-- start --
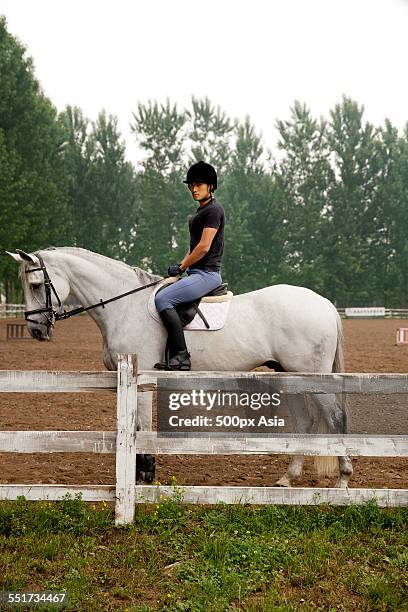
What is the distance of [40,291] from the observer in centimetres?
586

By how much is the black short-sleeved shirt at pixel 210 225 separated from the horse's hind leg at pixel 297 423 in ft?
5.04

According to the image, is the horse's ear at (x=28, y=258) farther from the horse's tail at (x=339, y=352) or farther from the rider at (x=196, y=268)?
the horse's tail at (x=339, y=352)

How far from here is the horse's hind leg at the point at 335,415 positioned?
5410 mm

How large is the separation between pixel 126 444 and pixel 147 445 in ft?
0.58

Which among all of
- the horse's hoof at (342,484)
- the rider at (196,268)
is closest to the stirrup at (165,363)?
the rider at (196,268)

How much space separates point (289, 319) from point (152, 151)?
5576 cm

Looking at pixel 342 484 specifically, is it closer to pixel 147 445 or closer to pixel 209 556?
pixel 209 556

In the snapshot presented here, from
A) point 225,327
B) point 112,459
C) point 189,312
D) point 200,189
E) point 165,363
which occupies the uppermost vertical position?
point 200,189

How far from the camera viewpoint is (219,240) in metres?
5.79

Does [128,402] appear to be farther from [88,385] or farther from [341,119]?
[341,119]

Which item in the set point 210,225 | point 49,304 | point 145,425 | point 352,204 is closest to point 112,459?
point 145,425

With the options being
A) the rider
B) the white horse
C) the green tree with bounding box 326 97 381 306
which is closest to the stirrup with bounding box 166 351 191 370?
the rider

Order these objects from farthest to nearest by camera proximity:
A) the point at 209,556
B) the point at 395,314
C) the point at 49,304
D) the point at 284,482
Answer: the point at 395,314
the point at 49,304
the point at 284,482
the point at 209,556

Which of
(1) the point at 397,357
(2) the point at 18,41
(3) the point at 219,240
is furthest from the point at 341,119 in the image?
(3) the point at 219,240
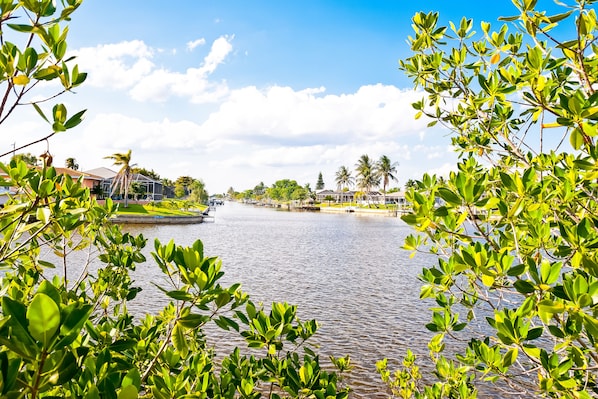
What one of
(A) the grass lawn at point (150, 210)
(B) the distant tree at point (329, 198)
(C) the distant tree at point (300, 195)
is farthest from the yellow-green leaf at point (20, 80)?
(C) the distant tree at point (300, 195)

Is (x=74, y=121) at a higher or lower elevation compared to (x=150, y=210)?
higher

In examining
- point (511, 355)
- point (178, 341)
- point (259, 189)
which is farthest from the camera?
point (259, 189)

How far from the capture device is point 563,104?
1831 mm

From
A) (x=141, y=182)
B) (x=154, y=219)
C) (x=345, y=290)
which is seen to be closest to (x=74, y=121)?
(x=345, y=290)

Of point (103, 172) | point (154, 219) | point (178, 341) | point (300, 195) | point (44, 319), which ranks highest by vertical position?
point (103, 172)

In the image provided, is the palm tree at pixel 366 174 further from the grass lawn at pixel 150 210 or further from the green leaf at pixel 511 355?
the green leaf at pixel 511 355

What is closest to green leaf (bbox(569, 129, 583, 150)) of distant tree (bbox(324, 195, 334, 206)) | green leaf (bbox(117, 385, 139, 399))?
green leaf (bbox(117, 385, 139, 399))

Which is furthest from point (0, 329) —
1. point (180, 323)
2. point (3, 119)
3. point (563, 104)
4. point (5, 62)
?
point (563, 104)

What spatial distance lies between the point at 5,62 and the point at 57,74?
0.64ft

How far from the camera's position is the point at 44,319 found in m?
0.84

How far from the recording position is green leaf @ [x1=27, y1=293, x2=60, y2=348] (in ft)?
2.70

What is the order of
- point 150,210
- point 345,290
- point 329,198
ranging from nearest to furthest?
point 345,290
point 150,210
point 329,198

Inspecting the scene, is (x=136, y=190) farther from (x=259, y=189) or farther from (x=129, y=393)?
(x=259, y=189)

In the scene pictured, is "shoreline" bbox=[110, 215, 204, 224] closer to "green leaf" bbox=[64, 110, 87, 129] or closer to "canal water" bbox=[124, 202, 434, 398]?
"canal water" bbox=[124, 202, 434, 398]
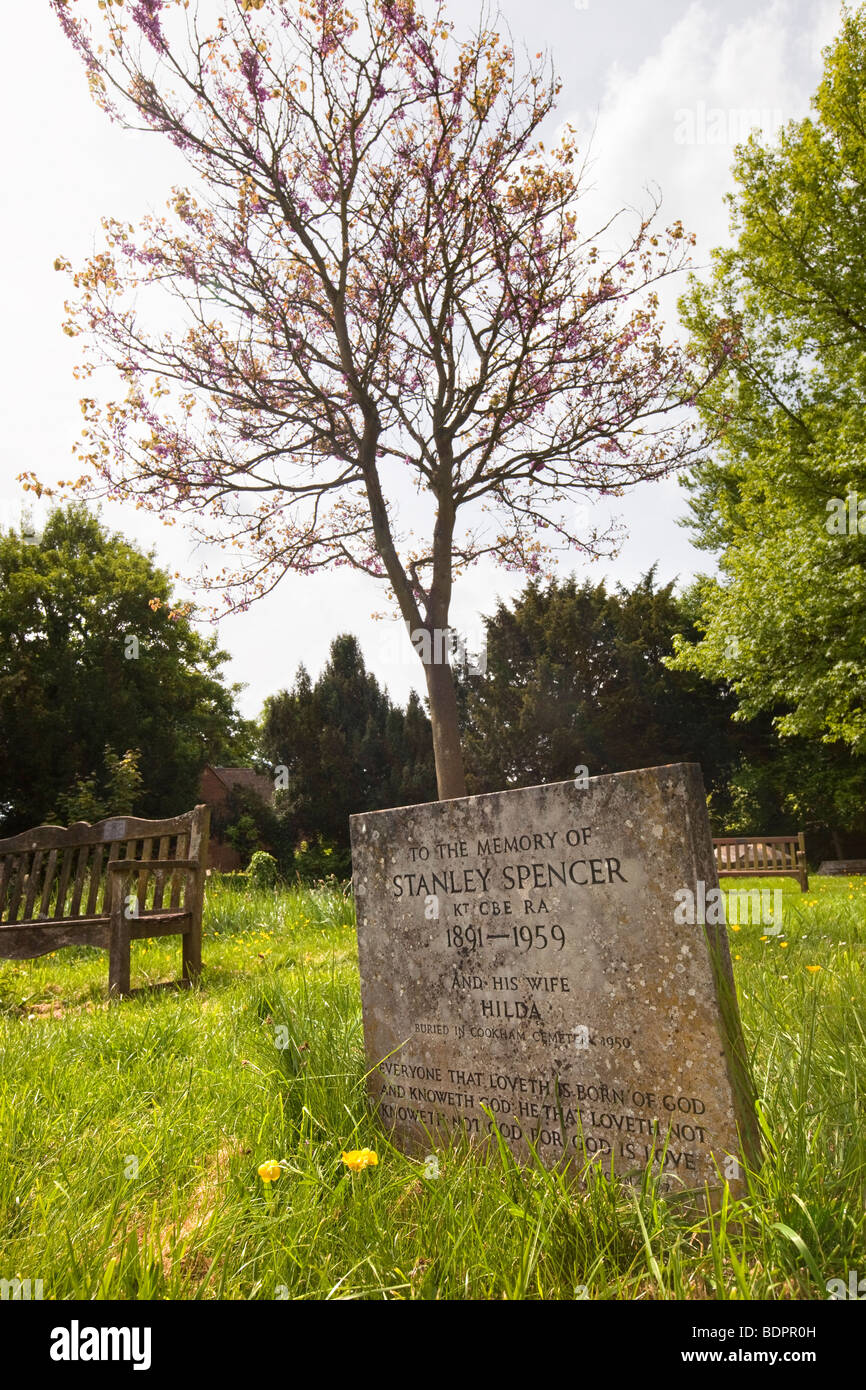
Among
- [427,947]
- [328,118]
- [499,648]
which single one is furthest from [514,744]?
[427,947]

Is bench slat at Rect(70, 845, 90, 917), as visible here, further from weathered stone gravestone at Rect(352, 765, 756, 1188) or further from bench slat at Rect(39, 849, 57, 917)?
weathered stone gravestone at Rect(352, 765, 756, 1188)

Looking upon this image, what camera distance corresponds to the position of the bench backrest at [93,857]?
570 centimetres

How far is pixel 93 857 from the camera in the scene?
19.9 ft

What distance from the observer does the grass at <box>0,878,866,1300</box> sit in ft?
-- end --
→ **Your goal**:
Write the material out again exactly as it appears, dropping the pictures.

→ **Final answer**:
What is the distance of [40,291] from the observer in centimetres?
586

By how much is the black short-sleeved shirt at pixel 210 225 separated from the horse's hind leg at pixel 297 423 in ft?
5.04

According to the image, is the horse's ear at (x=28, y=258) farther from the horse's tail at (x=339, y=352) or farther from the rider at (x=196, y=268)?
the horse's tail at (x=339, y=352)

How far from here is the horse's hind leg at the point at 335,415 positioned?
5410 mm

How large is the separation between pixel 126 444 and pixel 147 445 in ft?
0.58

Which among all of
- the horse's hoof at (342,484)
- the rider at (196,268)
is closest to the stirrup at (165,363)?
the rider at (196,268)

How much space separates point (289, 319) from point (152, 151)?
5576 cm

Looking at pixel 342 484 specifically, is it closer to pixel 147 445 or closer to pixel 209 556?
pixel 209 556

In the snapshot presented here, from
A) point 225,327
B) point 112,459
C) point 189,312
D) point 200,189
E) point 165,363
which occupies the uppermost vertical position?
point 200,189

How far from the camera viewpoint is (219,240) in metres?
5.79

Does [128,402] appear to be farther from [88,385] or farther from [341,119]?
[341,119]

Which item in the set point 210,225 | point 49,304 | point 145,425 | point 352,204 is closest to point 112,459?
point 145,425

With the options being
A) the rider
B) the white horse
C) the green tree with bounding box 326 97 381 306
which is closest to the stirrup with bounding box 166 351 191 370?
the rider

Order these objects from farthest to nearest by camera proximity:
A) the point at 209,556
B) the point at 395,314
C) the point at 49,304
D) the point at 284,482
Answer: the point at 395,314
the point at 49,304
the point at 284,482
the point at 209,556

Which of
(1) the point at 397,357
(2) the point at 18,41
(3) the point at 219,240
is furthest from the point at 341,119 in the image?
(3) the point at 219,240
What one of
(A) the grass lawn at point (150, 210)
(B) the distant tree at point (329, 198)
(C) the distant tree at point (300, 195)
is farthest from the yellow-green leaf at point (20, 80)?
(C) the distant tree at point (300, 195)

Is (x=74, y=121) at a higher or lower elevation compared to (x=150, y=210)?
higher

In examining
- point (511, 355)
- point (178, 341)
- point (259, 189)
which is farthest from the camera?
point (259, 189)

How far from the capture device is point 563,104?
1831 mm

From
A) (x=141, y=182)
B) (x=154, y=219)
C) (x=345, y=290)
which is seen to be closest to (x=74, y=121)?
(x=345, y=290)

Of point (103, 172) | point (154, 219) | point (178, 341) | point (300, 195) | point (44, 319), which ranks highest by vertical position?
point (103, 172)

In the image provided, is the palm tree at pixel 366 174 further from the grass lawn at pixel 150 210 or further from the green leaf at pixel 511 355?
the green leaf at pixel 511 355

What is closest to green leaf (bbox(569, 129, 583, 150)) of distant tree (bbox(324, 195, 334, 206)) | green leaf (bbox(117, 385, 139, 399))?
green leaf (bbox(117, 385, 139, 399))

Which is furthest from point (0, 329) —
1. point (180, 323)
2. point (3, 119)
3. point (563, 104)
4. point (5, 62)
?
point (563, 104)

What spatial distance lies between the point at 5,62 and the point at 57,74?
0.64ft

How far from the camera's position is the point at 44,319 found in m?
0.84

How far from the recording position is green leaf @ [x1=27, y1=293, x2=60, y2=348] (in ft)?
2.70

What is the order of
- point 150,210
- point 345,290
- point 329,198
ranging from nearest to furthest?
point 345,290
point 150,210
point 329,198

Inspecting the scene, is (x=136, y=190) farther from (x=259, y=189) or farther from (x=129, y=393)?
(x=259, y=189)

In the scene pictured, is "shoreline" bbox=[110, 215, 204, 224] closer to "green leaf" bbox=[64, 110, 87, 129] or closer to "canal water" bbox=[124, 202, 434, 398]?
"canal water" bbox=[124, 202, 434, 398]
Among
- [427,947]
- [328,118]
- [499,648]
which single one is furthest from [514,744]?
[427,947]

Is bench slat at Rect(70, 845, 90, 917), as visible here, further from weathered stone gravestone at Rect(352, 765, 756, 1188) or further from bench slat at Rect(39, 849, 57, 917)?
weathered stone gravestone at Rect(352, 765, 756, 1188)

Looking upon this image, what camera distance corresponds to the position of the bench backrest at [93,857]?
570 centimetres

How far is pixel 93 857 from the camera in the scene?
19.9 ft

What distance from the observer does the grass at <box>0,878,866,1300</box> sit in ft?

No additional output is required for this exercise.